Schauen Sie auch in einer der Kunstgalerien vorbei – die gibt es hier tatsächlich! Oder bewundern Sie im Büchercafé und Antiquitätengeschäft Delpen Bokcafe die Originaleinrichtung und tauchen Sie ein in die nordnorwegische Literatur.

Bitte beachten Sie, dass einige Veranstaltungsorte und Events nur im Sommer oder auf Anfrage für die Öffentlichkeit zugänglich sind.

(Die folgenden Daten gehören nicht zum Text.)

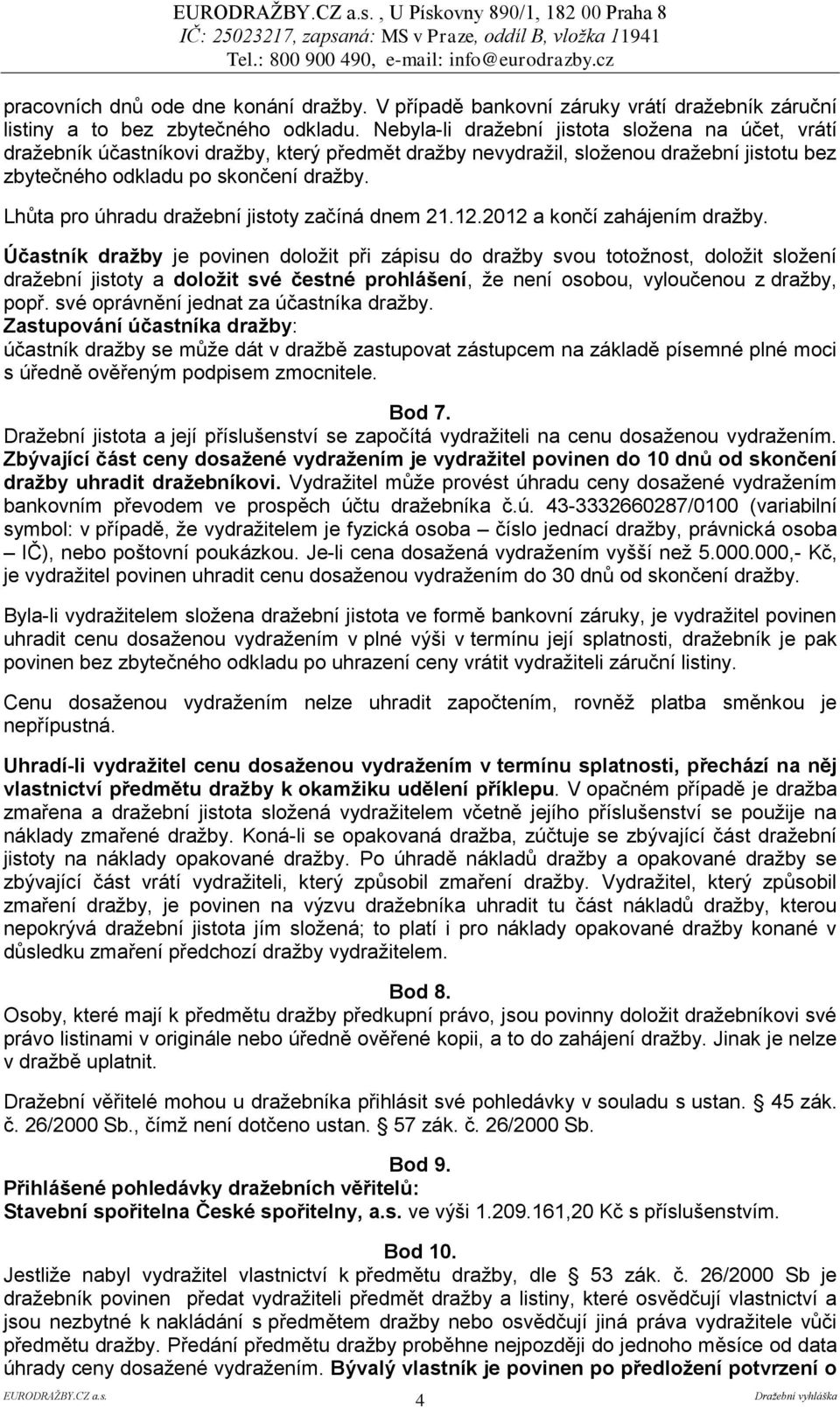 EURODRAŽBY.CZ a.s. , U Pískovny 890/1, 182 00 Praha 8
IČ: 25023217, zapsaná: MS v Praze, oddíl B, vložka 11941
Tel.: 800 900 490, e-mail: info@eurodrazby.cz

pracovních dnů ode dne konání dražby. V případě bankovní záruky vrátí dražebník záruční listiny a to bez zbytečného odkladu. Nebyla-li dražební jistota složena na účet, vrátí dražebník účastníkovi dražby, který předmět dražby nevydražil, složenou dražební jistotu bez zbytečného odkladu po skončení dražby.

Lhůta pro úhradu dražební jistoty začíná dnem 21.12.2012 a končí zahájením dražby.

Účastník dražby je povinen doložit při zápisu do dražby svou totožnost, doložit složení dražební jistoty a doložit své čestné prohlášení, že není osobou, vyloučenou z dražby, popř. své oprávnění jednat za účastníka dražby.
Zastupování účastníka dražby:
účastník dražby se může dát v dražbě zastupovat zástupcem na základě písemné plné moci s úředně ověřeným podpisem zmocnitele.

Bod 7.
Dražební jistota a její příslušenství se započítá vydražiteli na cenu dosaženou vydražením. Zbývající část ceny dosažené vydražením je vydražitel povinen do 10 dnů od skončení dražby uhradit dražebníkovi. Vydražitel může provést úhradu ceny dosažené vydražením bankovním převodem ve prospěch účtu dražebníka č.ú. 43-3332660287/0100 (variabilní symbol: v případě, že vydražitelem je fyzická osoba – číslo jednací dražby, právnická osoba – IČ), nebo poštovní poukázkou. Je-li cena dosažená vydražením vyšší než 5.000.000,- Kč, je vydražitel povinen uhradit cenu dosaženou vydražením do 30 dnů od skončení dražby.

Byla-li vydražitelem složena dražební jistota ve formě bankovní záruky, je vydražitel povinen uhradit cenu dosaženou vydražením v plné výši v termínu její splatnosti, dražebník je pak povinen bez zbytečného odkladu po uhrazení ceny vrátit vydražiteli záruční listiny.

Cenu dosaženou vydražením nelze uhradit započtením, rovněž platba směnkou je nepřípustná.

Uhradí-li vydražitel cenu dosaženou vydražením v termínu splatnosti, přechází na něj vlastnictví předmětu dražby k okamžiku udělení příklepu. V opačném případě je dražba zmařena a dražební jistota složená vydražitelem včetně jejího příslušenství se použije na náklady zmařené dražby. Koná-li se opakovaná dražba, zúčtuje se zbývající část dražební jistoty na náklady opakované dražby. Po úhradě nákladů dražby a opakované dražby se zbývající část vrátí vydražiteli, který způsobil zmaření dražby. Vydražitel, který způsobil zmaření dražby, je povinen na výzvu dražebníka uhradit tu část nákladů dražby, kterou nepokrývá dražební jistota jím složená; to platí i pro náklady opakované dražby konané v důsledku zmaření předchozí dražby vydražitelem.

Bod 8.
Osoby, které mají k předmětu dražby předkupní právo, jsou povinny doložit dražebníkovi své právo listinami v originále nebo úředně ověřené kopii, a to do zahájení dražby. Jinak je nelze v dražbě uplatnit.

Dražební věřitelé mohou u dražebníka přihlásit své pohledávky v souladu s ustan. § 45 zák. č. 26/2000 Sb., čímž není dotčeno ustan. § 57 zák. č. 26/2000 Sb.

Bod 9.
Přihlášené pohledávky dražebních věřitelů:
Stavební spořitelna České spořitelny, a.s. ve výši 1.209.161,20 Kč s příslušenstvím.

Bod 10.
Jestliže nabyl vydražitel vlastnictví k předmětu dražby, dle § 53 zák. č. 26/2000 Sb je dražebník povinen předat vydražiteli předmět dražby a listiny, které osvědčují vlastnictví a jsou nezbytné k nakládání s předmětem dražby nebo osvědčují jiná práva vydražitele vůči předmětu dražby. Předání předmětu dražby proběhne nejpozději do jednoho měsíce od data úhrady ceny dosažené vydražením. Bývalý vlastník je povinen po předložení potvrzení o

EURODRAŽBY.CZ a.s. 4 Dražební vyhláška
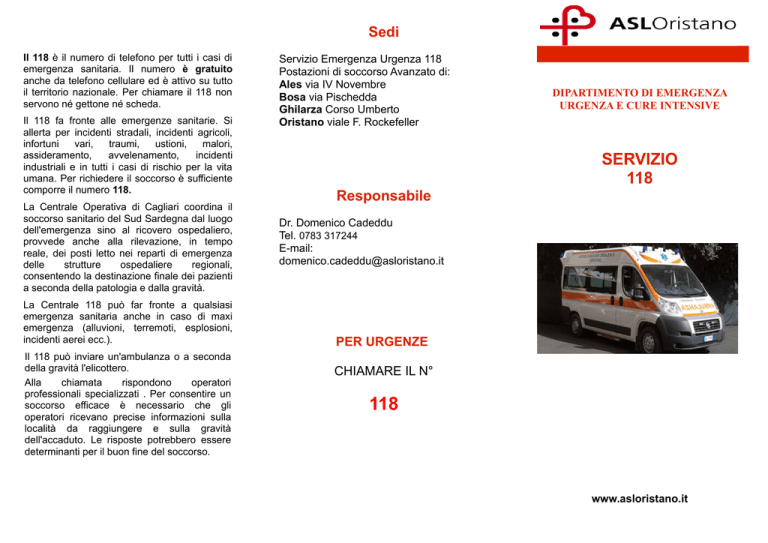 Il 118 è il numero di telefono per tutti i casi di emergenza sanitaria. Il numero è gratuito anche da telefono cellulare ed è attivo su tutto il territorio nazionale. Per chiamare il 118 non servono né gettone né scheda.

Il 118 fa fronte alle emergenze sanitarie. Si allerta per incidenti stradali, incidenti agricoli, infortuni vari, traumi, ustioni, malori, assideramento, avvelenamento, incidenti industriali e in tutti i casi di rischio per la vita umana. Per richiedere il soccorso è sufficiente comporre il numero 118.

La Centrale Operativa di Cagliari coordina il soccorso sanitario del Sud Sardegna dal luogo dell'emergenza sino al ricovero ospedaliero, provvede anche alla rilevazione, in tempo reale, dei posti letto nei reparti di emergenza delle strutture ospedaliere regionali, consentendo la destinazione finale dei pazienti a seconda della patologia e dalla gravità.

La Centrale 118 può far fronte a qualsiasi emergenza sanitaria anche in caso di maxi emergenza (alluvioni, terremoti, esplosioni, incidenti aerei ecc.).

Il 118 può inviare un'ambulanza o a seconda della gravità l'elicottero.

Alla chiamata rispondono operatori professionali specializzati . Per consentire un soccorso efficace è necessario che gli operatori ricevano precise informazioni sulla località da raggiungere e sulla gravità dell'accaduto. Le risposte potrebbero essere determinanti per il buon fine del soccorso.

Sedi

Servizio Emergenza Urgenza 118
Postazioni di soccorso Avanzato di:
Ales via IV Novembre
Bosa via Pischedda
Ghilarza Corso Umberto
Oristano viale F. Rockefeller

Responsabile

Dr. Domenico Cadeddu
Tel. 0783 317244
E-mail:
domenico.cadeddu@asloristano.it

PER URGENZE

CHIAMARE IL N°

118

ASLOristano

DIPARTIMENTO DI EMERGENZA URGENZA E CURE INTENSIVE

SERVIZIO
118

www.asloristano.it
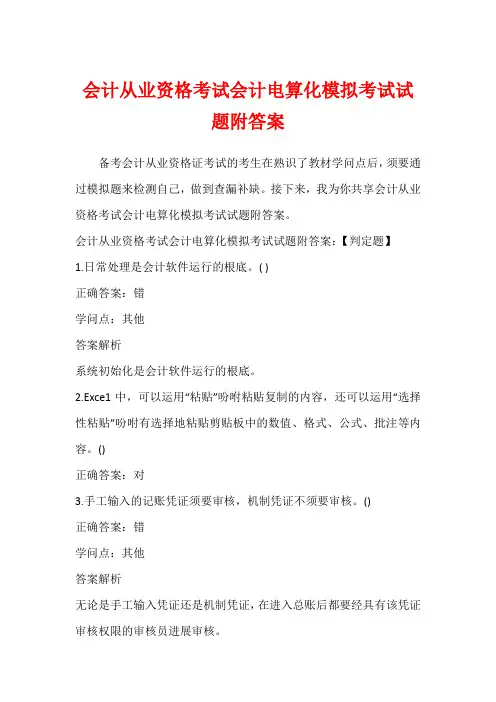 会计从业资格考试会计电算化模拟考试试题附答案

备考会计从业资格证考试的考生在熟识了教材学问点后，须要通过模拟题来检测自己，做到查漏补缺。接下来，我为你共享会计从业资格考试会计电算化模拟考试试题附答案。

会计从业资格考试会计电算化模拟考试试题附答案:【判定题】

1.日常处理是会计软件运行的根底。( )

正确答案：错

学问点：其他

答案解析

系统初始化是会计软件运行的根底。

2.Exce1 中，可以运用“粘贴”吩咐粘贴复制的内容，还可以运用“选择性粘贴”吩咐有选择地粘贴剪贴板中的数值、格式、公式、批注等内容。()

正确答案：对

3.手工输入的记账凭证须要审核，机制凭证不须要审核。()

正确答案：错

学问点：其他

答案解析

无论是手工输入凭证还是机制凭证，在进入总账后都要经具有该凭证审核权限的审核员进展审核。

Kulinarik des hohen Nordens

Die Meeresfrüchte in Nordnorwegen gehören zu den besten der Welt! In Nyksund servieren mehrere Restaurants und kleine Cafés leckere Spezialitäten – mit Aussicht!

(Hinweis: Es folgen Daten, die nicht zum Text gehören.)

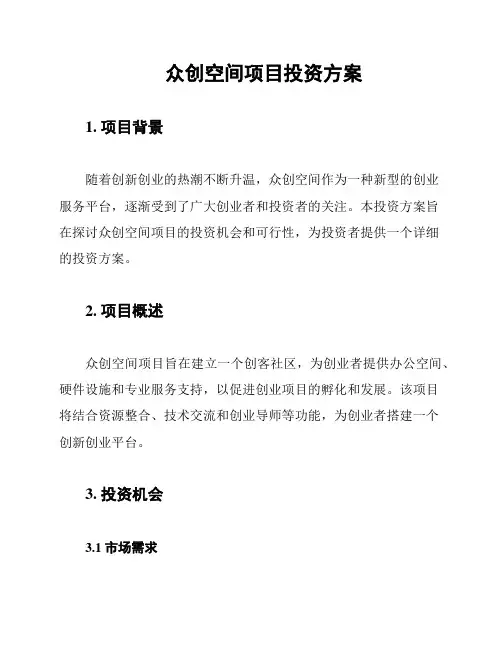 众创空间项目投资方案

1. 项目背景

随着创新创业的热潮不断升温，众创空间作为一种新型的创业服务平台，逐渐受到了广大创业者和投资者的关注。本投资方案旨在探讨众创空间项目的投资机会和可行性，为投资者提供一个详细的投资方案。

2. 项目概述

众创空间项目旨在建立一个创客社区，为创业者提供办公空间、硬件设施和专业服务支持，以促进创业项目的孵化和发展。该项目将结合资源整合、技术交流和创业导师等功能，为创业者搭建一个创新创业平台。

3. 投资机会

3.1 市场需求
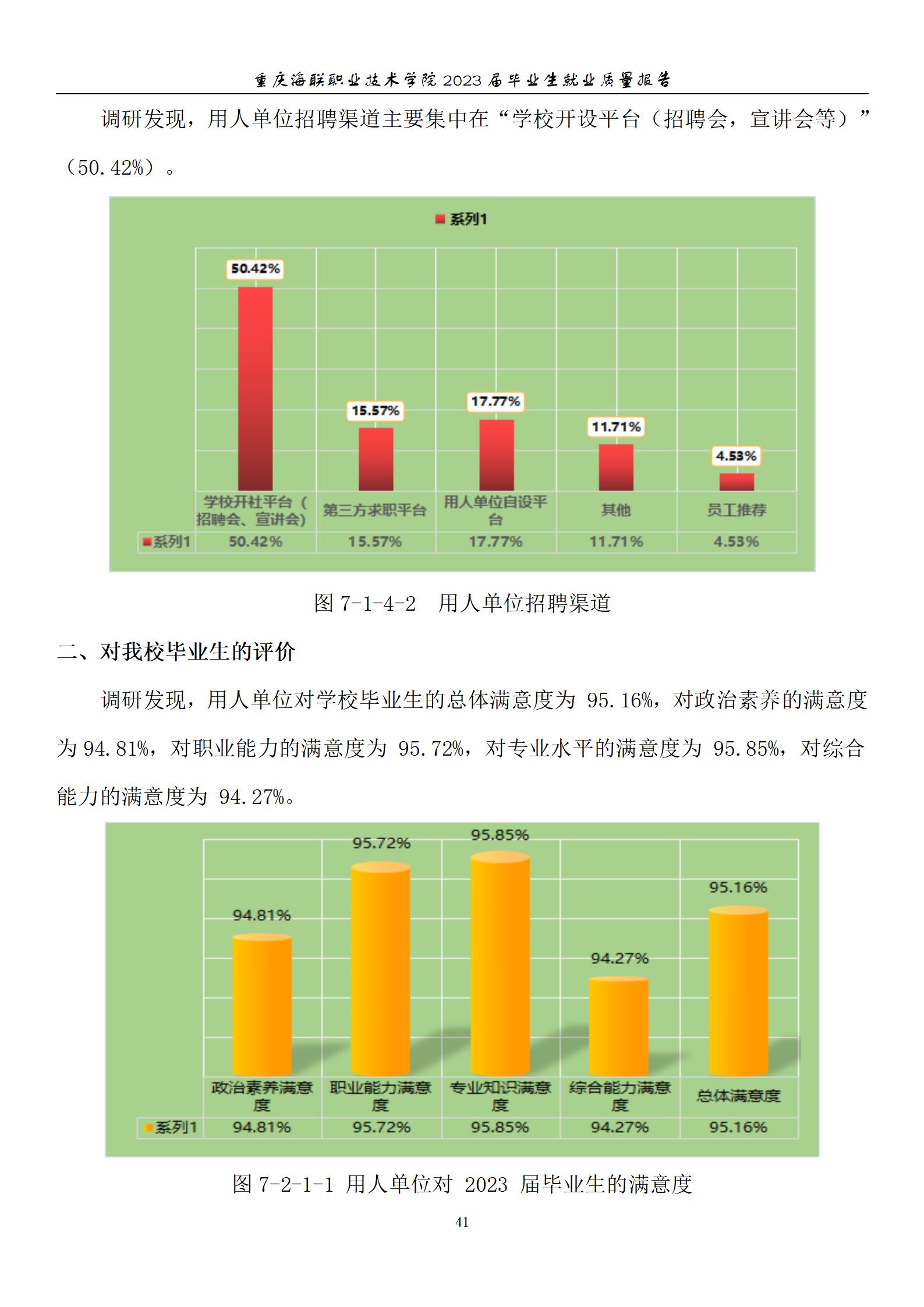 重庆海联职业技术学院 2023 届毕业生就业质量报告

调研发现，用人单位招聘渠道主要集中在“学校开设平台（招聘会，宣讲会等）”（50.42%）。

系列1

50.42%
15.57%
17.77%
11.71%
4.53%

| | 学校开社平台（招聘会、宣讲会） | 第三方求职平台 | 用人单位自设平台 | 其他 | 员工推荐 |
|---|---|---|---|---|---|
| 系列1 | 50.42% | 15.57% | 17.77% | 11.71% | 4.53% |

图 7-1-4-2 用人单位招聘渠道

二、对我校毕业生的评价

调研发现，用人单位对学校毕业生的总体满意度为 95.16%，对政治素养的满意度为 94.81%，对职业能力的满意度为 95.72%，对专业水平的满意度为 95.85%，对综合能力的满意度为 94.27%。

94.81%
95.72%
95.85%
94.27%
95.16%

| | 政治素养满意度 | 职业能力满意度 | 专业知识满意度 | 综合能力满意度 | 总体满意度 |
|---|---|---|---|---|---|
| 系列1 | 94.81% | 95.72% | 95.85% | 94.27% | 95.16% |

图 7-2-1-1 用人单位对 2023 届毕业生的满意度

41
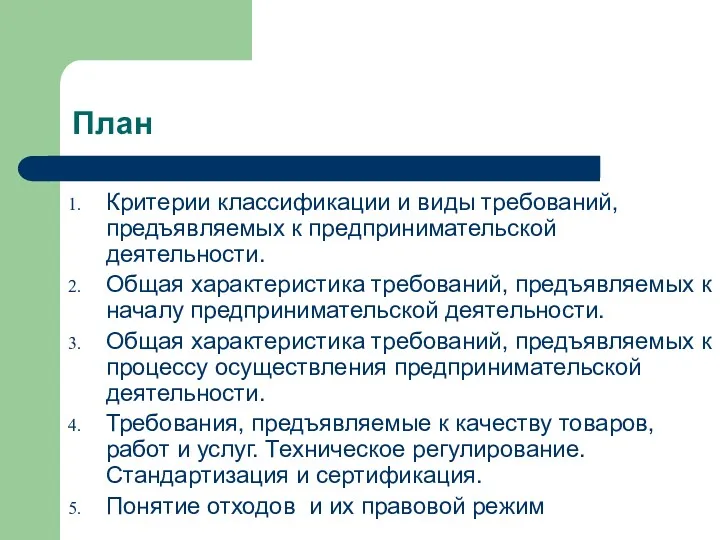 План

1. Критерии классификации и виды требований, предъявляемых к предпринимательской деятельности.
2. Общая характеристика требований, предъявляемых к началу предпринимательской деятельности.
3. Общая характеристика требований, предъявляемых к процессу осуществления предпринимательской деятельности.
4. Требования, предъявляемые к качеству товаров, работ и услуг. Техническое регулирование. Стандартизация и сертификация.
5. Понятие отходов и их правовой режим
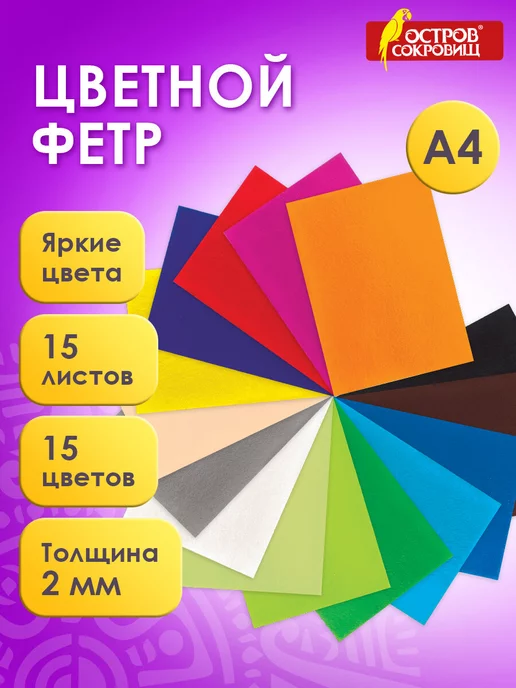 ОСТРОВ® СОКРОВИЩ

ЦВЕТНОЙ ФЕТР

А4

Яркие цвета

15 листов

15 цветов

Толщина 2 мм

Im Holmvik Brygge kochen Ssemjon und sein Team traditionell norwegische Hausmannskost. Auf der Speisekarte stehen unter anderem Bacalao, Kabeljaufilet, Fleischeintöpfe und lokale Köstlichkeiten wie Seesaibling aus dem Sigerfjord und Rentierfleisch aus der Region. Lust auf einen festlicheren Abend? Dann besuchen Sie Nyksund Ekspedisjonen auf der anderen Seite des Docks. Menschen aus nah und fern kommen für die Spezialitäten hierher. Das Lokal wird – wie könnte es anders sein – von einem deutschen Ehepaar geführt. Probieren Sie kreative moderne Gerichte, darunter auch frische Meeresfrüchte aus der Region. Oder genießen Sie einfach hausgemachten Kuchen und Kaffee.

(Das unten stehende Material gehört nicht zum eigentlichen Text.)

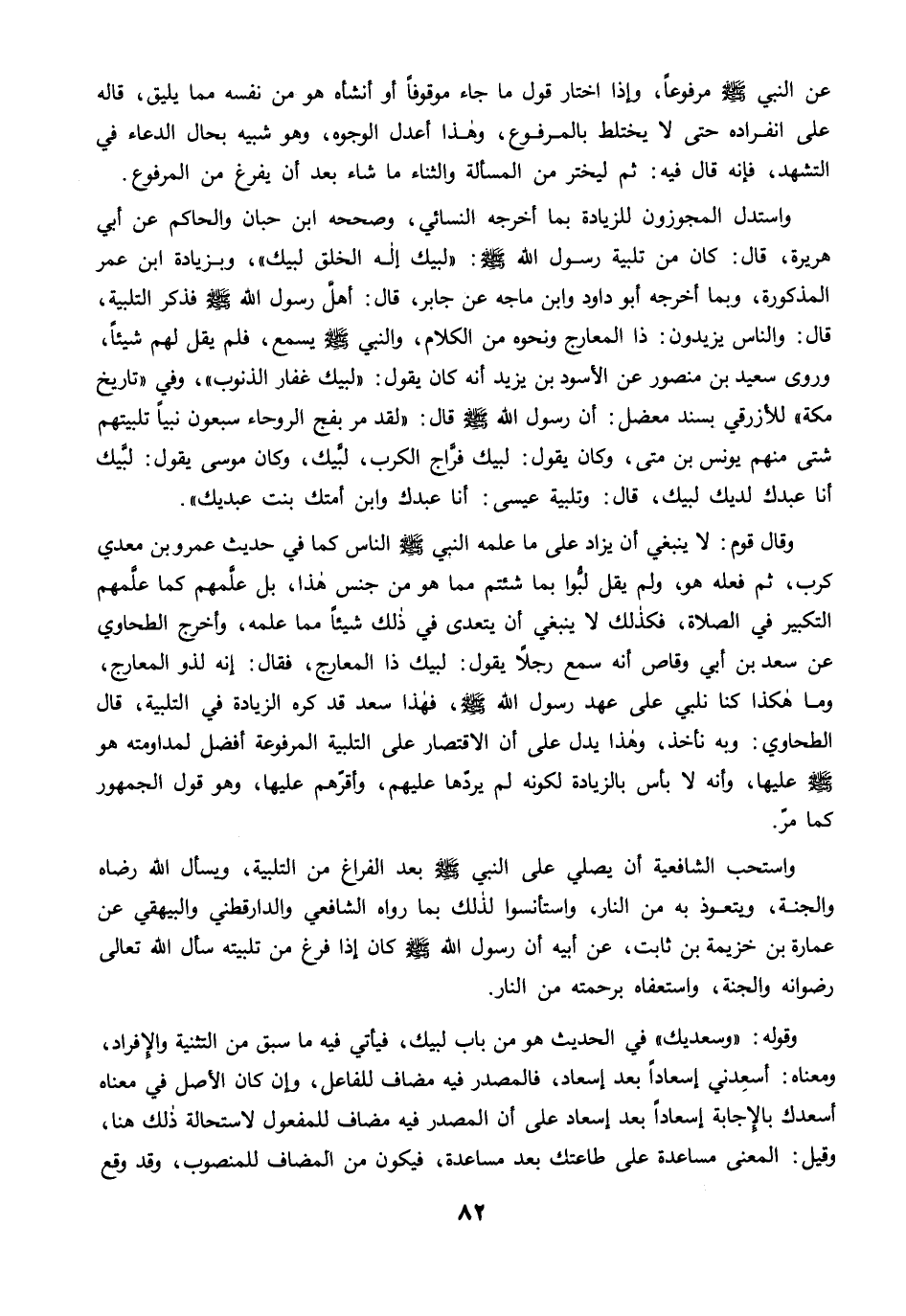 عن النبي ﷺ مرفوعاً، وإذا اختار قول ما جاء موقوفاً أو أنشأه هو من نفسه مما يليق، قاله على انفراده حتى لا يختلط بالمرفوع، وهٰذا أعدل الوجوه، وهو شبيه بحال الدعاء في التشهد، فإنه قال فيه: ثم ليختر من المسألة والثناء ما شاء بعد أن يفرغ من المرفوع.

واستدل المجوزون للزيادة بما أخرجه النسائي، وصححه ابن حبان والحاكم عن أبي هريرة، قال: كان من تلبية رسول الله ﷺ: «لبيك إلٰه الخلق لبيك»، وبزيادة ابن عمر المذكورة، وبما أخرجه أبو داود وابن ماجه عن جابر، قال: أهلَّ رسول الله ﷺ فذكر التلبية، قال: والناس يزيدون: ذا المعارج ونحوه من الكلام، والنبي ﷺ يسمع، فلم يقل لهم شيئاً، وروى سعيد بن منصور عن الأسود بن يزيد أنه كان يقول: «لبيك غفار الذنوب»، وفي «تاريخ مكة» للأزرقي بسند معضل: أن رسول الله ﷺ قال: «لقد مر بفج الروحاء سبعون نبياً تلبيتهم شتى منهم يونس بن متى، وكان يقول: لبيك فرَّاج الكرب، لبَّيك، وكان موسى يقول: لبَّيك أنا عبدك لديك لبيك، قال: وتلبية عيسى: أنا عبدك وابن أمتك بنت عبديك».

وقال قوم: لا ينبغي أن يزاد على ما علمه النبي ﷺ الناس كما في حديث عمرو بن معدي كرب، ثم فعله هو، ولم يقل لبُّوا بما شئتم مما هو من جنس هٰذا، بل علَّمهم كما علَّمهم التكبير في الصلاة، فكذٰلك لا ينبغي أن يتعدى في ذٰلك شيئاً مما علمه، وأخرج الطحاوي عن سعد بن أبي وقاص أنه سمع رجلاً يقول: لبيك ذا المعارج، فقال: إنه لذو المعارج، وما هٰكذا كنا نلبي على عهد رسول الله ﷺ، فهٰذا سعد قد كره الزيادة في التلبية، قال الطحاوي: وبه نأخذ، وهٰذا يدل على أن الاقتصار على التلبية المرفوعة أفضل لمداومته هو ﷺ عليها، وأنه لا بأس بالزيادة لكونه لم يردّها عليهم، وأقرّهم عليها، وهو قول الجمهور كما مرّ.

واستحب الشافعية أن يصلي على النبي ﷺ بعد الفراغ من التلبية، ويسأل الله رضاه والجنة، ويتعوذ به من النار، واستأنسوا لذٰلك بما رواه الشافعي والدارقطني والبيهقي عن عمارة بن خزيمة بن ثابت، عن أبيه أن رسول الله ﷺ كان إذا فرغ من تلبيته سأل الله تعالى رضوانه والجنة، واستعفاه برحمته من النار.

وقوله: «وسعديك» في الحديث هو من باب لبيك، فيأتي فيه ما سبق من التثنية والإفراد، ومعناه: أسعِدني إسعاداً بعد إسعاد، فالمصدر فيه مضاف للفاعل، وإن كان الأصل في معناه أسعدك بالإجابة إسعاداً بعد إسعاد على أن المصدر فيه مضاف للمفعول لاستحالة ذٰلك هنا، وقيل: المعنى مساعدة على طاعتك بعد مساعدة، فيكون من المضاف للمنصوب، وقد وقع

٨٢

Möchten Sie Ihr eigenes Festmahl angeln? Hier sehen Sie immer noch viele Fischerboote und Trawler, die zu den reichen Fischgründen aufbrechen. Nehmen Sie gerne an einem Angelausflug teil!

Erleben Sie die Kraft der Natur

Viele reisen nach Nyksund für pure Entspannung in wunderschöner Natur. Hier können Sie stundenlang einfach nur verträumt die Wellen beobachten, vom gemütlichen Sofa durch das Fenster einen Sturm erleben oder ein wenig länger aufbleiben, um den Sternenhimmel (oder die Mitternachtssonne) zu beobachten. Und im Winter können Sie das magische Nordlicht beim Tanz am Himmel bewundern!

Die wenigen Einwohner von Nyksund haben beschlossen, bei klaren Nächten die Straßenlaternen auszuschalten – so können Einheimische und Besucher das Nordlicht besser sehen!

Die Königinnenroute von Nyksund nach Stø

Die Vesterålen sind ein Wanderparadies, wo der Horizont in nahezu jeder Richtung auf das Meer trifft. Nyksund ist da keine Ausnahme.

Der berühmteste Wanderweg in dieser Gegend heißt Dronningruta – die Route der Königin. Tatsächlich ist der Weg nach Ihrer Majestät Königin Sonja (der Königin von Norwegen) benannt, die den Weg 1994 eröffnete.

Folgen Sie ihren Spuren auf einer Rundwanderung von Nyksund nach Stø, einem weiteren charmanten Fischerdorf auf den Vesterålen. Der markierte Weg ist etwa 15 Kilometer lang und schlängelt sich entlang der Küste, über Berggipfel und Sumpfgebiete und vorbei an einem weißen Sandstrand.

In Stø können Sie an einer Walsafari auf einem Katamaran oder einer Vogel- und Robbensafari mit einem RIB-Boot (schnelles Festrumpfschlauchboot) teilnehmen.

Besuchen Sie traumhafte Fischerdörfer

Neben Nyksund entdecken Sie noch viele weitere Fischerdörfer und alte Handelsposten auf den Vesterålen in Nordnorwegen. Neben Stø können Sie im Sommer auch die hübschen Dörfer Skipsnes und Tinden sowie den modernen Fischereihafen Myre besuchen. Und verpassen Sie keinesfalls Bleik, einen wunderschönen weißen Strand. Machen Sie von hier eine Bootsfahrt nach Bleiksøya – eine der bekanntesten Vogelkolonien Norwegens.

Auch im kleinen Fischerdorf Andenes warten viele spannende Erlebnisse und Sehenswürdigkeiten. Beliebt sind Walsafaris zu den Riesen der Meere, und es gibt sogar ein Raumfahrtzentrum!